I now have an object outjags of
class "rjags" and an object output of class
mcmc.list, which contains MCMC chains, in addition to other
information about the model and fit. It contains lists within lists. I
first want to plot the chains. I then generate some plots. This involves
aggregating chains. We’ll discuss that in the next few
meetings.
par(mfrow=c(7,2), mar=c(3,3,1,1), bty='n')
allchains <- numeric(0)
nchains <- length(output)
for(i in 1:nchains){
allchains <- rbind( allchains, output[[i]] )
}
allchains <- as.mcmc(allchains)
xyplot(output) # using lattice for individual chains
densityplot(output) # density for individual chains
densityplot(allchains) # density for combined chains
Note that the last densityplot of allchains
combines the three MCMC chains. Clearly, the algorithm is still not
converged. `
Exercise 10: Why is the wood thrush declining? Has the model converged? Repeat this analysis with a different species, then identify differences between the glm and Bayesian results.

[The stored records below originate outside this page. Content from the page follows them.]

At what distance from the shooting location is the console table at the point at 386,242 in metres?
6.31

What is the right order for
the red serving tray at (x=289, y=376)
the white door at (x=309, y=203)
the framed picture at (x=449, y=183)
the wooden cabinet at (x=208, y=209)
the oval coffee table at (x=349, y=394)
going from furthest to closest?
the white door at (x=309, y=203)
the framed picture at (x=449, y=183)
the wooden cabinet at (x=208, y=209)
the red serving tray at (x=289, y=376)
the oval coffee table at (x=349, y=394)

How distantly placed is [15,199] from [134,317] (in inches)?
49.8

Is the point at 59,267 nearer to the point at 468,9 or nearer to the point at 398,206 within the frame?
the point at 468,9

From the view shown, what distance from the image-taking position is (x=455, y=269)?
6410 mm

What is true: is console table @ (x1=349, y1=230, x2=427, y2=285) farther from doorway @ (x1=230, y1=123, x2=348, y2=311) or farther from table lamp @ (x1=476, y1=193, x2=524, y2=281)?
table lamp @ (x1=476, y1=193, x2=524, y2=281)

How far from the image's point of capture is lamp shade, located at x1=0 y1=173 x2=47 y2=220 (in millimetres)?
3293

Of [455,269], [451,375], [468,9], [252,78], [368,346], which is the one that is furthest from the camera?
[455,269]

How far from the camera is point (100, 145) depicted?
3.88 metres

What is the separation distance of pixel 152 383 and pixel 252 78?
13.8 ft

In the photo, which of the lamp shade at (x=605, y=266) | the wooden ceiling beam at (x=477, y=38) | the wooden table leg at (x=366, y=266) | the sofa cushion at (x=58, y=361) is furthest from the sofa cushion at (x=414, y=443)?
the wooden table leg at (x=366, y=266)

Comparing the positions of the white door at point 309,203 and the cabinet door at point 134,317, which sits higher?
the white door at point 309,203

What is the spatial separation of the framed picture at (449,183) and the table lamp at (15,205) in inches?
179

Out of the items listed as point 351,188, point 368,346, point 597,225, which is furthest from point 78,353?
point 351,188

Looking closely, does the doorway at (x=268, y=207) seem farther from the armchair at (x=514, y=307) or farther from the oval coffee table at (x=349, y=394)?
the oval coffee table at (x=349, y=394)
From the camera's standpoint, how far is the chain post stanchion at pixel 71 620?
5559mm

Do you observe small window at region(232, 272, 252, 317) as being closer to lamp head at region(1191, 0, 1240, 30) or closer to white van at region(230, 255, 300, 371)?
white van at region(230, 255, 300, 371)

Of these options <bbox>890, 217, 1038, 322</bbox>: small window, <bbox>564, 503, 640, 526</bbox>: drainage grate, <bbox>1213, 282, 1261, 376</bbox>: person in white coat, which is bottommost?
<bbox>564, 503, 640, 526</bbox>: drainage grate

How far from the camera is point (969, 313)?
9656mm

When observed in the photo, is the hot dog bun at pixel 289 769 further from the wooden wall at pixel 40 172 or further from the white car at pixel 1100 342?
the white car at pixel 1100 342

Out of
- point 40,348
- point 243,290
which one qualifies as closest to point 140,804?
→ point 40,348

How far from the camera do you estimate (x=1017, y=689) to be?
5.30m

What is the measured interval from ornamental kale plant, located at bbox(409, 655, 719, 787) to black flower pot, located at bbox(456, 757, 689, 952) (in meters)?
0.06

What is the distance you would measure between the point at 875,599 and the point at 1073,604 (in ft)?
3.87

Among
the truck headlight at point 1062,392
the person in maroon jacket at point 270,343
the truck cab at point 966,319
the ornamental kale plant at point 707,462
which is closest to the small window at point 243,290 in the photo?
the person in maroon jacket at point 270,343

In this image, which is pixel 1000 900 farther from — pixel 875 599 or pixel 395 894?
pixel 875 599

These examples highlight at least two points. First, posterior
simulation is an art, and algorithms that work in one setting may need
additional efforts when applied to another. The traditional GLM
implemented in the function glm and in the Metropolis
sampler in updateBetaGLM are both fast and give essentially
the same estimates. This is to be expected for the non-informative prior
used here. By contrast, rjags was in this case slow and
still far from convergence. The algorithm could have been helped with
more tuning of the algorithm, but this can be difficult when models get
large. In fact, all software for posterior simulation that attempts
broad application confronts this challenge.
Second, as we saw with regression, the simple GLM estimated traditionally or with a non-informative prior should and does lead to the same interpretation. The value of Bayes increases as models become more complex.
A minimal knowledge of data types and storage modes is needed to manipulate objects in R. Functions are available from the base R package. They are supplemented by others that can be installed from the CRAN website, github, sourceforge, or even developed yourself.
Data analysis begins with data formatting and exploration. Data analysis requires OxV (observations \(\times\) variables) format. I review packages and functions that can help.
The example using Poisson regression provides an introduction to
generalized linear models (GLMs), by conventional maximum likelihood
(glm).
We will learn about how a Bayesian analysis like this works. For now, a first experience with rjags sets us up for modeling that we’ll discuss in the next weeks.